Return the items below word for word, keeping their order and line breaks.

━━━━━━━━━━

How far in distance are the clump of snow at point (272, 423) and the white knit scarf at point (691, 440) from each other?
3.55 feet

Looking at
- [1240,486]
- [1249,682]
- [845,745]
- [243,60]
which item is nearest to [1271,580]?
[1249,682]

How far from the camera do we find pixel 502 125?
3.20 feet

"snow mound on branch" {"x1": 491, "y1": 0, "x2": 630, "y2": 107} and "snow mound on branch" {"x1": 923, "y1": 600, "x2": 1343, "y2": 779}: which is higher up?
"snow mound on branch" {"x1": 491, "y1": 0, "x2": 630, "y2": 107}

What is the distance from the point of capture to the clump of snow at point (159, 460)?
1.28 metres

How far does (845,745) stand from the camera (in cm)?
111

━━━━━━━━━━

Exercise solution
How far in distance are the clump of snow at point (272, 423) and the white knit scarf at point (691, 440) from each other?
3.55 feet

Looking at
- [1240,486]
- [1249,682]
- [845,745]
- [243,60]
which item is nearest to [1271,580]?
[1249,682]

How far from the camera do we find pixel 502 125?
3.20 feet

"snow mound on branch" {"x1": 491, "y1": 0, "x2": 630, "y2": 107} and "snow mound on branch" {"x1": 923, "y1": 600, "x2": 1343, "y2": 779}: which is higher up?
"snow mound on branch" {"x1": 491, "y1": 0, "x2": 630, "y2": 107}

What is the distance from the point of capture to the clump of snow at point (159, 460)?
1.28 metres

How far does (845,745) stand from the camera (in cm)?
111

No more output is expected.